● What you will do
Nothing but the line containing "New Zealand, site EFD_DCAMH08, 2020-06-29" and the lines after it in the entries below should appear, each repeated exactly.

----------------

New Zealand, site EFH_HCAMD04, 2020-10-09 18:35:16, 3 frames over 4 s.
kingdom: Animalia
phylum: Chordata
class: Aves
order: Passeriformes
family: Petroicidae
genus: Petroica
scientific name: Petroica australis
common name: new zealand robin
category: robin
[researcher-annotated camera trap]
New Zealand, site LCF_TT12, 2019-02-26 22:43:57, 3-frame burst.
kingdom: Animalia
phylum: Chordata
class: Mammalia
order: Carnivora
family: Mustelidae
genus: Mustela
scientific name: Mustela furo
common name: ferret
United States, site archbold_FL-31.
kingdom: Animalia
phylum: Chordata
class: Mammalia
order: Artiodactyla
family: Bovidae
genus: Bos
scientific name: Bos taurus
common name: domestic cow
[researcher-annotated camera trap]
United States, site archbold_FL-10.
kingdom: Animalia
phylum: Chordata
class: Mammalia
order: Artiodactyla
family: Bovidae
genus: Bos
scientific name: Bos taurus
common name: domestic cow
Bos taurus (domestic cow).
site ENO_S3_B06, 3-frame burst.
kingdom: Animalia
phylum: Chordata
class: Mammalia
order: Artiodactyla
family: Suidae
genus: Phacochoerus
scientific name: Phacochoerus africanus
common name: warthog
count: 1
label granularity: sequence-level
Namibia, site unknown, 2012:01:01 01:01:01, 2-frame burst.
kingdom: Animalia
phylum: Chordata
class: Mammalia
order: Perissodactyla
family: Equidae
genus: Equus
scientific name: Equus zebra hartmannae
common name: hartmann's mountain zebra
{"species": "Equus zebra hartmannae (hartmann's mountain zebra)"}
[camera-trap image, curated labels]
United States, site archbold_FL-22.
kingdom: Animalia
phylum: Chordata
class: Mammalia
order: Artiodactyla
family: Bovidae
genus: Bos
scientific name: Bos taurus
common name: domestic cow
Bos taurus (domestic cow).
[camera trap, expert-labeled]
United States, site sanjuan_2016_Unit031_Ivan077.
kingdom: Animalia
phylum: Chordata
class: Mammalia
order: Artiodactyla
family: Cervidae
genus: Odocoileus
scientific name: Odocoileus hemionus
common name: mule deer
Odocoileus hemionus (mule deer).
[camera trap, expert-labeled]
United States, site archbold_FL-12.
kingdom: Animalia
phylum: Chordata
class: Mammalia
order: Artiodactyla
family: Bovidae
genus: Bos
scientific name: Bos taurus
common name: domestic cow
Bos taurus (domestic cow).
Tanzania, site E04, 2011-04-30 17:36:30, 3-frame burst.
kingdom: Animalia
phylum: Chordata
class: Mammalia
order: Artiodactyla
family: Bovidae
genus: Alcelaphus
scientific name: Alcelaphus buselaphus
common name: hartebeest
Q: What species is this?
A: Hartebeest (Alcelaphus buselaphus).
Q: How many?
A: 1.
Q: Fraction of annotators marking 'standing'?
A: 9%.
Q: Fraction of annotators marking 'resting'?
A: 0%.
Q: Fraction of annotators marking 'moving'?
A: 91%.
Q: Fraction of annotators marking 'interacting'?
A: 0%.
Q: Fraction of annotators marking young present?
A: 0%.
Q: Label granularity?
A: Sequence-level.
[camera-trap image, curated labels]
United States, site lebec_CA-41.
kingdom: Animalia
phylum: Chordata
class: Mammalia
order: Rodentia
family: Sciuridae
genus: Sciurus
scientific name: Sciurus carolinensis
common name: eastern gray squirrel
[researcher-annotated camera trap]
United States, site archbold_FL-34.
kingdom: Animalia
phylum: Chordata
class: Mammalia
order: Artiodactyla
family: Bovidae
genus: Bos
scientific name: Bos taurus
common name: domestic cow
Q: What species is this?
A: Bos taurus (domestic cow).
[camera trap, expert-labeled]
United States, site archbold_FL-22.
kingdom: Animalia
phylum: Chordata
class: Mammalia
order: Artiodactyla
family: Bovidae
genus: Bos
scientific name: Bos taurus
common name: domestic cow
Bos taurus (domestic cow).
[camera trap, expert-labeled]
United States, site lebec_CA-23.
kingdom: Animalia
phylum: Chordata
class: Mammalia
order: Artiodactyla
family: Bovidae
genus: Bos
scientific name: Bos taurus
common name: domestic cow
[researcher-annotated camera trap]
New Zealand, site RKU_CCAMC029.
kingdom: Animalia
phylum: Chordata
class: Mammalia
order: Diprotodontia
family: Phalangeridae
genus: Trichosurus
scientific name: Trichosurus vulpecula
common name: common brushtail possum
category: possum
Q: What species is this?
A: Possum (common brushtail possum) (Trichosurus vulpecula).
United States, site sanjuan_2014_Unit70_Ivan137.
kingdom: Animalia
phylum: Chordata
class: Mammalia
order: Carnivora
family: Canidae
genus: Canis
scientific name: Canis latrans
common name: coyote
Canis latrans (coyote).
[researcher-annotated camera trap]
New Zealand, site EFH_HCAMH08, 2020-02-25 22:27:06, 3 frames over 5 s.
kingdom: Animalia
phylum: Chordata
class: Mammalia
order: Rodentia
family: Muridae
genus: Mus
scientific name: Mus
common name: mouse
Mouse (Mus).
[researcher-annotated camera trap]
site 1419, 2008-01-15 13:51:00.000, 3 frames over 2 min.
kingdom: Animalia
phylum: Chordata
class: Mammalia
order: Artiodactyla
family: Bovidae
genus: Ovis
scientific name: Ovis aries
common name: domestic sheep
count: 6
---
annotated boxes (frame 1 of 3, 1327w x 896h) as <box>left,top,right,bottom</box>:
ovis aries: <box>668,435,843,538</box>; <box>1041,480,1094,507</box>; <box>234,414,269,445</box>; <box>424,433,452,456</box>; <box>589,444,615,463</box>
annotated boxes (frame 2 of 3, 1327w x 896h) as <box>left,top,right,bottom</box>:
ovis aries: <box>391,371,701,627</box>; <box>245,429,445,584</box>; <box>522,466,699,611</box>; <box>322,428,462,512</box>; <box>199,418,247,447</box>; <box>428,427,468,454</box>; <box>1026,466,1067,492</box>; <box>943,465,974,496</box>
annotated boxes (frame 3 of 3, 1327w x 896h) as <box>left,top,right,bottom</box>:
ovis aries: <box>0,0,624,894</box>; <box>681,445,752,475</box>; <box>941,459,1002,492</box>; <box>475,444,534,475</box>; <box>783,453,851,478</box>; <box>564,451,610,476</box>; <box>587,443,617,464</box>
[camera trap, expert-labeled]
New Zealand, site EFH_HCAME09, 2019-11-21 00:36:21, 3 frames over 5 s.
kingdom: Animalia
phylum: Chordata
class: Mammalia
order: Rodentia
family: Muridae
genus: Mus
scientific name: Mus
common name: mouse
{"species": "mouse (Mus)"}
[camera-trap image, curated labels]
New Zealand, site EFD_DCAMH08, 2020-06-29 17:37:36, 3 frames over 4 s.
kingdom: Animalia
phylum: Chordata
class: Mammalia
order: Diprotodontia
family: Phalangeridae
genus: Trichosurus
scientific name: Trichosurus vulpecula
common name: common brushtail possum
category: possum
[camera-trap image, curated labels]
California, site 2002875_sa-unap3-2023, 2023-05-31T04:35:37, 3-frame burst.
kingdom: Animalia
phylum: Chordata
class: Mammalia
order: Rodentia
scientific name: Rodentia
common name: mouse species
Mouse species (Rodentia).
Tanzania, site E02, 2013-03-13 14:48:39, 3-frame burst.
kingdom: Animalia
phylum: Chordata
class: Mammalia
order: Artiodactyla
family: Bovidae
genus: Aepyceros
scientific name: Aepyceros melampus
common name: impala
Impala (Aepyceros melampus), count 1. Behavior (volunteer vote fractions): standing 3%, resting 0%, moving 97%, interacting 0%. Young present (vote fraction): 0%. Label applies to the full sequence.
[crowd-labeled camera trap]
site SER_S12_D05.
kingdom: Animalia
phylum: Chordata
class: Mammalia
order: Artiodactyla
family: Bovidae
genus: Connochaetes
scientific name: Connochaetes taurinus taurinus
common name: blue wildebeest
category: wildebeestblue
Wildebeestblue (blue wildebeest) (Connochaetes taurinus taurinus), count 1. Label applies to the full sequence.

----------------

● Exercise output
New Zealand, site EFD_DCAMH08, 2020-06-29 17:37:36, 3 frames over 4 s.
kingdom: Animalia
phylum: Chordata
class: Mammalia
order: Diprotodontia
family: Phalangeridae
genus: Trichosurus
scientific name: Trichosurus vulpecula
common name: common brushtail possum
category: possum
[camera-trap image, curated labels]
California, site 2002875_sa-unap3-2023, 2023-05-31T04:35:37, 3-frame burst.
kingdom: Animalia
phylum: Chordata
class: Mammalia
order: Rodentia
scientific name: Rodentia
common name: mouse species
Mouse species (Rodentia).
Tanzania, site E02, 2013-03-13 14:48:39, 3-frame burst.
kingdom: Animalia
phylum: Chordata
class: Mammalia
order: Artiodactyla
family: Bovidae
genus: Aepyceros
scientific name: Aepyceros melampus
common name: impala
Impala (Aepyceros melampus), count 1. Behavior (volunteer vote fractions): standing 3%, resting 0%, moving 97%, interacting 0%. Young present (vote fraction): 0%. Label applies to the full sequence.
[crowd-labeled camera trap]
site SER_S12_D05.
kingdom: Animalia
phylum: Chordata
class: Mammalia
order: Artiodactyla
family: Bovidae
genus: Connochaetes
scientific name: Connochaetes taurinus taurinus
common name: blue wildebeest
category: wildebeestblue
Wildebeestblue (blue wildebeest) (Connochaetes taurinus taurinus), count 1. Label applies to the full sequence.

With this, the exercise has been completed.